See SECURITY.md for the full posture document. The short version for first deployment:

• Bind addresses. prometheus_addr, grpc_tcp.addr, grpc_uds.path default to listening on what the config says. Don't expose the Prometheus or gRPC endpoint to untrusted networks without authentication.
• gRPC. Use mTLS in production. Set [security.grpc] enforcement = "tier" and map principals to roles under [security.grpc.roles] (observer / automation / operator) per SECURITY.md; the per-method tier matrix itself is compiled into the daemon (crates/api/src/authz.rs), not configured per-tier in TOML. UDS with a restrictive mode is fine for single-host operator access.
• BGP authentication. TCP-MD5 (RFC 2385) and TCP-AO (RFC 5925) are both supported. TCP-AO is preferred; see ADR-0062.
• Firewall. Allow inbound TCP/179 only from configured peer addresses (or address ranges if using [[dynamic_neighbors]]).
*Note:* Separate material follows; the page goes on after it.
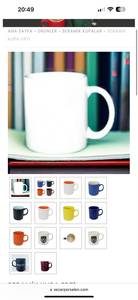 Ceramic Screen Printed Tea & Coffee <b>Mugs</b> Cartoon Design Classic Style Dishwasher & Microwave Safe Gift <b>Box</b> Giveaway - Product Image 4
Block everything else.

Troubleshooting

Symptom	Where to look
Session won't establish	rustbgpctl neighbor <addr> show + journalctl -u rustbgpd -p warning
Routes received but not installed	rustbgpctl rib, then check policy chain via rustbgpctl explain-advertised-route
Reload didn't change behavior	rustbgpd --diff <file> + cross-reference reload matrix
FIB programming failures	bgp_fib_kernel_failures_total Prometheus counter + journalctl for kernel-dataplane lines
EVPN-specific issues	evpn-vtep-troubleshooting.md
Anything not above	OPERATIONS.md "Debugging" section

For deeper investigation, raise the daemon log level globally via [global.telemetry] log_format = "json" and per-peer via [[neighbors]] log_level = "debug". Restart required for the global setting; per-peer log_level is live (see the reload matrix).

Related

• OPERATIONS.md — start/stop, reload, upgrade, debugging.
• CONFIGURATION.md — config reference.
• reload-matrix.md — per-field reload classification.
• SECURITY.md — security posture + firewall guidance.
• INTEROP.md — M-series interop matrix.
• adr/ — architectural decisions per protocol and design choice.